- [Stored items]:
··········
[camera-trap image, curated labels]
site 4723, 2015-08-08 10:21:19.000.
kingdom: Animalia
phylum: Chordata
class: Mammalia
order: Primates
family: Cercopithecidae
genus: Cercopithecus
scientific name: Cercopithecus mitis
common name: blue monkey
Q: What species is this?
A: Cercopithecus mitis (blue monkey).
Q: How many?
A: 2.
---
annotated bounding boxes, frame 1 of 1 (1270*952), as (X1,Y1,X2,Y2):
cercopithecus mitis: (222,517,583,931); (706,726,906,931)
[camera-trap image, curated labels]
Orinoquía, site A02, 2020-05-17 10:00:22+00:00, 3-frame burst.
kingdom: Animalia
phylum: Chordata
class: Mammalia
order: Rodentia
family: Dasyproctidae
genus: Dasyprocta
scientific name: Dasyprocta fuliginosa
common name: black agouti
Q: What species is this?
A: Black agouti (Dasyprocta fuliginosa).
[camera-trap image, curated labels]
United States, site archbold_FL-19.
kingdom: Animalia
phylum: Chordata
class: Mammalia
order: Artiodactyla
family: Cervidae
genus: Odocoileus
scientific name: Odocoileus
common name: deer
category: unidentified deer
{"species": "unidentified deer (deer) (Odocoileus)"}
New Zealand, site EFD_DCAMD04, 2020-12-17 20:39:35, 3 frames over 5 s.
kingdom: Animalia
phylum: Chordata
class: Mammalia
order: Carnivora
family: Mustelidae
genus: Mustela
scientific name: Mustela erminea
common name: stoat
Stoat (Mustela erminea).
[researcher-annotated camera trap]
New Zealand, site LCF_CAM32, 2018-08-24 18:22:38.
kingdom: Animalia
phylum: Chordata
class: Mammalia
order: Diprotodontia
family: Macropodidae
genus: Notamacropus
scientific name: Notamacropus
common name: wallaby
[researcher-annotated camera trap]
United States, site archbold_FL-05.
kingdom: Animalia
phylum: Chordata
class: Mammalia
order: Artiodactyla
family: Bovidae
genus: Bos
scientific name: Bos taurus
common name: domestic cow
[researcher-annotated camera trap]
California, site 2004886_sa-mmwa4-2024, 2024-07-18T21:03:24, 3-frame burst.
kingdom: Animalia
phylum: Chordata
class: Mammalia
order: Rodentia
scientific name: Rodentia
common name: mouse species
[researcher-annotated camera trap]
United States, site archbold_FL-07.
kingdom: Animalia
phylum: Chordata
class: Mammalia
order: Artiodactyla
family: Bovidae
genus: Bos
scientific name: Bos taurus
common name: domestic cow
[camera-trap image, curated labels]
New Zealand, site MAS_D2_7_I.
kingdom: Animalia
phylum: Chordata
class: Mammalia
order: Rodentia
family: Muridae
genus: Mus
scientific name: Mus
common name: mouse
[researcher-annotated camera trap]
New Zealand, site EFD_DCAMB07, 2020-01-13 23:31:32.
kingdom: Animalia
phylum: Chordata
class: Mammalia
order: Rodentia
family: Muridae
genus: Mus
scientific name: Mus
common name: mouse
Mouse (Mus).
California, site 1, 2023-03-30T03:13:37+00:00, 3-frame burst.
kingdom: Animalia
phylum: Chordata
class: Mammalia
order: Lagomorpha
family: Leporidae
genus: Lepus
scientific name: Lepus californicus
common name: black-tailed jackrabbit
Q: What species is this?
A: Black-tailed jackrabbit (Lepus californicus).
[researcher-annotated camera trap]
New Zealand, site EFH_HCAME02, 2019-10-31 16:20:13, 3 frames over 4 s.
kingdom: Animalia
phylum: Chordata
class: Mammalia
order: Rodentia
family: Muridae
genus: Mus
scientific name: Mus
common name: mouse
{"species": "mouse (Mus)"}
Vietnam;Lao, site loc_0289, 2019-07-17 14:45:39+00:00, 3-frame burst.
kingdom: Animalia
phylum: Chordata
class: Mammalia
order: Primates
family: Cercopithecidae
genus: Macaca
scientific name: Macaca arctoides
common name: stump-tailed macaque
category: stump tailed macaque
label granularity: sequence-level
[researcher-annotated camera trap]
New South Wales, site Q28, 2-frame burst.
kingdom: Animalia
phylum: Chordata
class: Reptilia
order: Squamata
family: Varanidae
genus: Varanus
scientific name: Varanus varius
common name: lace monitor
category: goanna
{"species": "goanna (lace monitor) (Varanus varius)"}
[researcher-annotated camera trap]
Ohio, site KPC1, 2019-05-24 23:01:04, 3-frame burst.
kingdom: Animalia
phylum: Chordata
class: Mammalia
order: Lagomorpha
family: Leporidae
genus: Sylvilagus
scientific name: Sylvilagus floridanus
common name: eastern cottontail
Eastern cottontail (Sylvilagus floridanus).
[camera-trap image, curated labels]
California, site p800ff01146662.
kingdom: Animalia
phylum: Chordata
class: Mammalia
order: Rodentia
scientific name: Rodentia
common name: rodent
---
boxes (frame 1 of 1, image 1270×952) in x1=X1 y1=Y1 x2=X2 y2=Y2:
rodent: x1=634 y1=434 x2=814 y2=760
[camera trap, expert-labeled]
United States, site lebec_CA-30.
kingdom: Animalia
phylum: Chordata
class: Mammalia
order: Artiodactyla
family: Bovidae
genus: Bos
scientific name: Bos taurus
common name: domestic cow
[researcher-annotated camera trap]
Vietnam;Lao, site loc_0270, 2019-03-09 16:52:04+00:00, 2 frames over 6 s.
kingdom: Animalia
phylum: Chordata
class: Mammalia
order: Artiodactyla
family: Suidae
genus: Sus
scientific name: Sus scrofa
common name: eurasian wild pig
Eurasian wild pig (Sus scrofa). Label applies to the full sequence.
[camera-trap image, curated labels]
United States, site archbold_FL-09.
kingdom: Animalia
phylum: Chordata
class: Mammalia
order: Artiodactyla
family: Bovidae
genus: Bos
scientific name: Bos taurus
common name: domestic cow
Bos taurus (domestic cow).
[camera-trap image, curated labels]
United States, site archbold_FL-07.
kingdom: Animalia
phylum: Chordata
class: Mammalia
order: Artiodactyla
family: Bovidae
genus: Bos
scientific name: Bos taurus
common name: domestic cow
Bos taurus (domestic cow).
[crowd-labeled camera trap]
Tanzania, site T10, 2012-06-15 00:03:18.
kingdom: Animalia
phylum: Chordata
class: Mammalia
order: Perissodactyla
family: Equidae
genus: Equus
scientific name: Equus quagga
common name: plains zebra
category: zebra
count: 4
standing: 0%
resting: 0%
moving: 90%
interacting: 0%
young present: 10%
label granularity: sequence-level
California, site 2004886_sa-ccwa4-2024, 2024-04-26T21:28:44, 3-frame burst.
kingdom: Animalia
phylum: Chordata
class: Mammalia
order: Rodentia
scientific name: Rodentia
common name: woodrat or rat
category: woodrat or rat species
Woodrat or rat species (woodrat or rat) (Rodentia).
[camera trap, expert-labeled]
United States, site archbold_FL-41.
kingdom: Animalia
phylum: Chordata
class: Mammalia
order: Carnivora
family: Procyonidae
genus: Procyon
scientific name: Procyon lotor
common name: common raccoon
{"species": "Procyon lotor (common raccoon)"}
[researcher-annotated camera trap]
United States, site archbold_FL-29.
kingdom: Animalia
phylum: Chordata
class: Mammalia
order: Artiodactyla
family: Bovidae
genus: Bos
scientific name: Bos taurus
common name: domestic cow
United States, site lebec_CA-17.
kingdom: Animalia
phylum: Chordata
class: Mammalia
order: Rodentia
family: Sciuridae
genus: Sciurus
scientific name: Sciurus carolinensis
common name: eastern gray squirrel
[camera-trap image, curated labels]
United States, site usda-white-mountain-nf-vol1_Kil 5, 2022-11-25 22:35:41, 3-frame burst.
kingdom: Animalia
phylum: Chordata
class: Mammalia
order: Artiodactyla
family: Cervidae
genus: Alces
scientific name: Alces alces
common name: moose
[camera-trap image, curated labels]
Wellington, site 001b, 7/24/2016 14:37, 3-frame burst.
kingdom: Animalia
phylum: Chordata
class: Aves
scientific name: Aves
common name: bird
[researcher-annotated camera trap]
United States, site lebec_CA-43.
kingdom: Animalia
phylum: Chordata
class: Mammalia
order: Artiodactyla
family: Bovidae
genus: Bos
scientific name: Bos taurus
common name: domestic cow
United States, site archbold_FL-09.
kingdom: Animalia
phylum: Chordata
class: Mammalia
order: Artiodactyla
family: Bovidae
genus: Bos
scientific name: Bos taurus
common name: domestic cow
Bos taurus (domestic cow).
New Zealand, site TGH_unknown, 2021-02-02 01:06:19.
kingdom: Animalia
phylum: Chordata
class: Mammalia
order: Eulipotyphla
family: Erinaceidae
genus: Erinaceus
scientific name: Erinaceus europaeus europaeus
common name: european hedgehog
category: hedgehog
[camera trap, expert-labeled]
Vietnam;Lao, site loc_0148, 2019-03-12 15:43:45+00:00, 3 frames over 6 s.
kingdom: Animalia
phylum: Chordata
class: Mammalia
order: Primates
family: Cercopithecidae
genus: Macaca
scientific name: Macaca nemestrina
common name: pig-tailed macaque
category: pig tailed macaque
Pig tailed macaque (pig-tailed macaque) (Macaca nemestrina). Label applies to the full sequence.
··········
- [Exercise prompt]: Provide the count of lines holding the word "Zealand" in these entries, and no other words.

- [Final answer]: 6